The most stalwart attack OpenAI would have is breach of contract: When you sign up for ChatGPT, you agree not to use its output for training your own AI model. In any case, Veale said, the fact the two companies are based in the US and China would complicate enforcement. Mittelstadt added DeepSeek could have been using ChatGPT legitimately: “It is possible that DeepSeek was generating outputs for a variety of other purposes, for example to benchmark their model against OpenAI’s.” So until OpenAI busts out some hard evidence, there’s no way of knowing.

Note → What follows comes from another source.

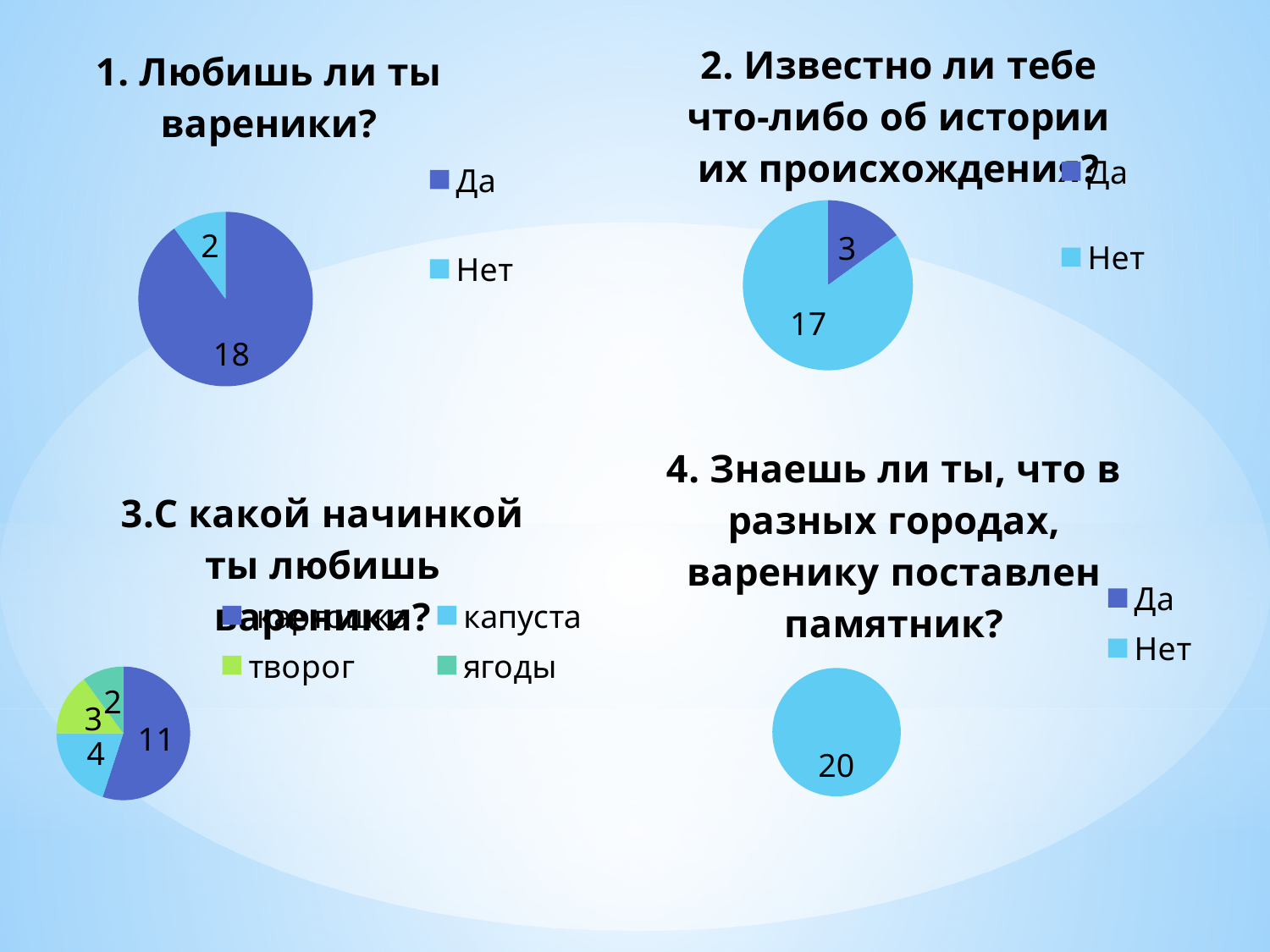
In the chart titled "3.С какой начинкой ты любишь вареники?", what is the value for капуста? 4 In the chart titled "2. Известно ли тебе что-либо об истории их происхождения?", which category is the largest? Нет In the chart titled "2. Известно ли тебе что-либо об истории их происхождения?", what is the value for Нет? 17 In the chart titled "1. Любишь ли ты вареники?", what is the value for Да? 18 In the chart titled "1. Любишь ли ты вареники?", what is the value for Нет? 2 In the chart titled "3.С какой начинкой ты любишь вареники?", what is the value for творог? 3 In the chart titled "4. Знаешь ли ты, что в разных городах, варенику поставлен памятник?", what is the value for Нет? 20 In the chart titled "3.С какой начинкой ты любишь вареники?", how many categories does the legend list? 4 In the chart titled "2. Известно ли тебе что-либо об истории их происхождения?", what share of the pie does Да represent? 15% What type of chart is used for "1. Любишь ли ты вареники?"? Pie chart In the chart titled "1. Любишь ли ты вареники?", what is the difference between the Да and Нет values? 16 In the chart titled "3.С какой начинкой ты любишь вареники?", which category is the smallest? ягоды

Timing is Everything: President Trump’s artificial intelligence czar, David Sacks, publicly backed the theory that Chinese companies had distilled American AI tech on Fox News on Tuesday. Still, “it seems more likely that OpenAI is running this as a publicity stunt to mitigate the perception that DeepSeek has outpaced them in innovation, and instead frame themselves as still providing an essential input that the company cannot replicate without them,” Veale said.